§ WHAT NEEDS TO BE DONE: Copy out verbatim the lines of the records from the line containing "At what distance can" through the end of the records, inclusive.

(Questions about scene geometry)
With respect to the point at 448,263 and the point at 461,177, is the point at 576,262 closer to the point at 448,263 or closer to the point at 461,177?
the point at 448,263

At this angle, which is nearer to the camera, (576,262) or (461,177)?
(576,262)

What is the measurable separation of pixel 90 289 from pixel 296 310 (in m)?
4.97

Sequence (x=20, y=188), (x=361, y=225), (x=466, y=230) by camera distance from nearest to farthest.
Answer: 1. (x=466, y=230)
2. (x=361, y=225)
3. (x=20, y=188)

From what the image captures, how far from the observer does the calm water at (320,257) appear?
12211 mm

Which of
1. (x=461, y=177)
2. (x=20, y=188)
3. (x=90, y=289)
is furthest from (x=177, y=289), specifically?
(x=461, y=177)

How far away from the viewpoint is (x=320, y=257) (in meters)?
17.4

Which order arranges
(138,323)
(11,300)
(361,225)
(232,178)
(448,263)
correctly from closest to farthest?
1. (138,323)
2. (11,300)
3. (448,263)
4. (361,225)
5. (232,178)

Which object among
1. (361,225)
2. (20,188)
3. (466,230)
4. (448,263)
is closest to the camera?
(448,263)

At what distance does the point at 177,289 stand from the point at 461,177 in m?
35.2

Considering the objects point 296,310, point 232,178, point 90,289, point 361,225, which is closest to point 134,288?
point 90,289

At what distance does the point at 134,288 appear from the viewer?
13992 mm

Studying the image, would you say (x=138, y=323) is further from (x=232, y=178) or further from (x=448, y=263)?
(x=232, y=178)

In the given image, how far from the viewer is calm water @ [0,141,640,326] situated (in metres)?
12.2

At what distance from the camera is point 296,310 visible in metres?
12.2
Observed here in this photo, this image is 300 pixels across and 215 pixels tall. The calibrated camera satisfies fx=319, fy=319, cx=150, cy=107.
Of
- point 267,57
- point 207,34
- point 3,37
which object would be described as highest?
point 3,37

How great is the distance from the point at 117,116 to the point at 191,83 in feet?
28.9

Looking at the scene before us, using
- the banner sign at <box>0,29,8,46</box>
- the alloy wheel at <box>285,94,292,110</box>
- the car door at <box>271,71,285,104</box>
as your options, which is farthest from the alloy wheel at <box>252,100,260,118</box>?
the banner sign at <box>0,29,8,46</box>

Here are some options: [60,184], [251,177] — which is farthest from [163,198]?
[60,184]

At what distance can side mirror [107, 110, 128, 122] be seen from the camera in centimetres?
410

§ RESULT OF THE TASK:
At what distance can side mirror [107, 110, 128, 122] be seen from the camera in centimetres?
410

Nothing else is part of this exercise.